Adobe Photoshop—real, full Photoshop—on the iPad. It’s been a dream of digital artists at least as long as the Apple Pencil has been around, and at the Adobe Max conference on Monday, the company finally let them know that their dream is coming true. Photoshop CC is up and running on iPad, and will be released sometime in 2019.
Adobe went to great lengths to reassure its users that this is not a new “Photoshop for the iPad” but rather “Photoshop on the iPad.” It’s a translation of the core Photoshop engine, along with a new interface and suite of gestures made for touch-and-pencil input.

The interface is new, but the underlying Photoshop engine isn’t.

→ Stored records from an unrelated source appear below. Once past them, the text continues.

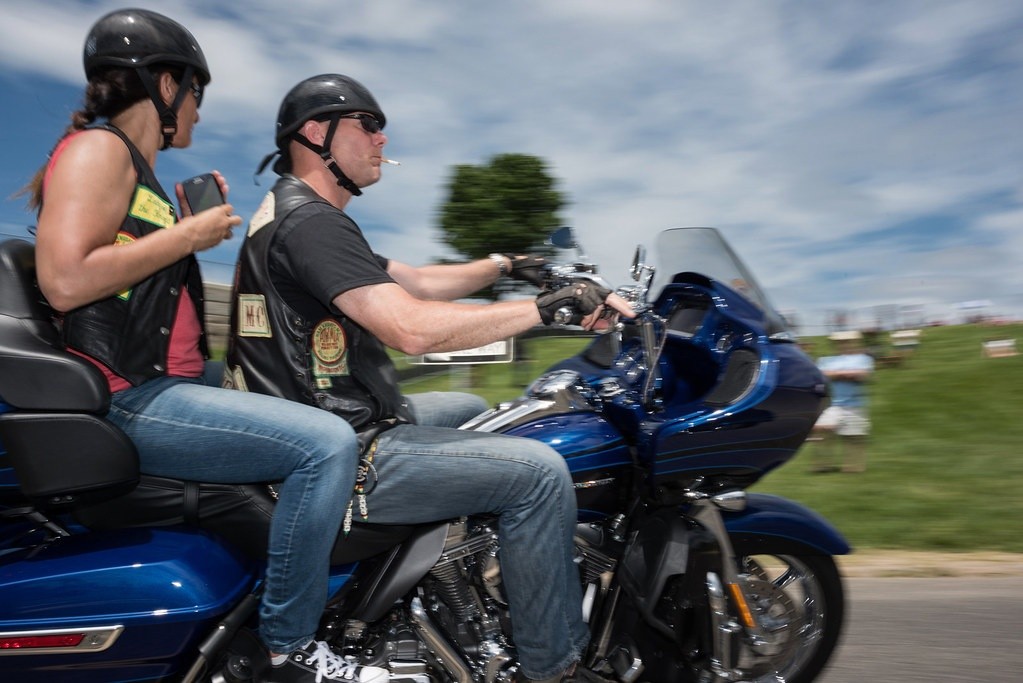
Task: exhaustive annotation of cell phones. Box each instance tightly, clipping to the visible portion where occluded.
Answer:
[182,173,225,216]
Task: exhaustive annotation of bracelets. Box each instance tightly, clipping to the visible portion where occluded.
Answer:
[488,252,509,277]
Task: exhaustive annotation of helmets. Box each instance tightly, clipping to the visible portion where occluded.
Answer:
[275,74,385,141]
[84,9,211,88]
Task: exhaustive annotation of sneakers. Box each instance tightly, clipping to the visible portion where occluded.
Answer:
[268,639,390,683]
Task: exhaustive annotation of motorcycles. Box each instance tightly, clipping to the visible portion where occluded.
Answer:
[0,223,854,683]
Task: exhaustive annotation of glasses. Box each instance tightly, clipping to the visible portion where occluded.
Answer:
[314,113,383,133]
[175,74,204,108]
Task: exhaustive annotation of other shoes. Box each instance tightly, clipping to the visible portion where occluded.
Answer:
[511,662,616,683]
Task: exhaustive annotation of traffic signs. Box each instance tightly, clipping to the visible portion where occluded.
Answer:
[424,333,515,365]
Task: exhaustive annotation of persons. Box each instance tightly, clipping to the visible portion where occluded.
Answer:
[223,73,637,683]
[10,7,393,683]
[809,330,873,475]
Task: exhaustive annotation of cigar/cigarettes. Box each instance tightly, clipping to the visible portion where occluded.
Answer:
[379,156,401,165]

It opens and saves the same .PSD files as the desktop version; you can start work on one device, save to the cloud, and continue working on a different device from right where you left off. It has all the same core masking, filters, adjustments, and layering features as the Photoshop desktop we’re used to.
In Adobe’s on-stage demo, it showed how the iPad version will rely heavily on context-sensitive menus that disappear when not in use, to keep the visible interface from becoming too cluttered on those 10.5-inch iPad displays. There are new touch interface features too, like a “touch modifier” button that allows you to quickly perform a second related action when it’s held down, without digging into menus. You might draw with the Pencil, but hold down the touch modifier button to switch to an eraser, for example.

You’ll be able to save a PSD to the cloud on your Mac and open it on iPad, and vice-versa.
Adobe isn’t promising everything you get in the desktop version of Photoshop in the initial release. Its news site says, “We will release a smaller set of features on the iPad first so we can ship the 1.0 version to you quickly, and gradually add the rest over time.” Even so, what’s already there should be a huge boon to digital artists that have been itching to work on the iPad for years.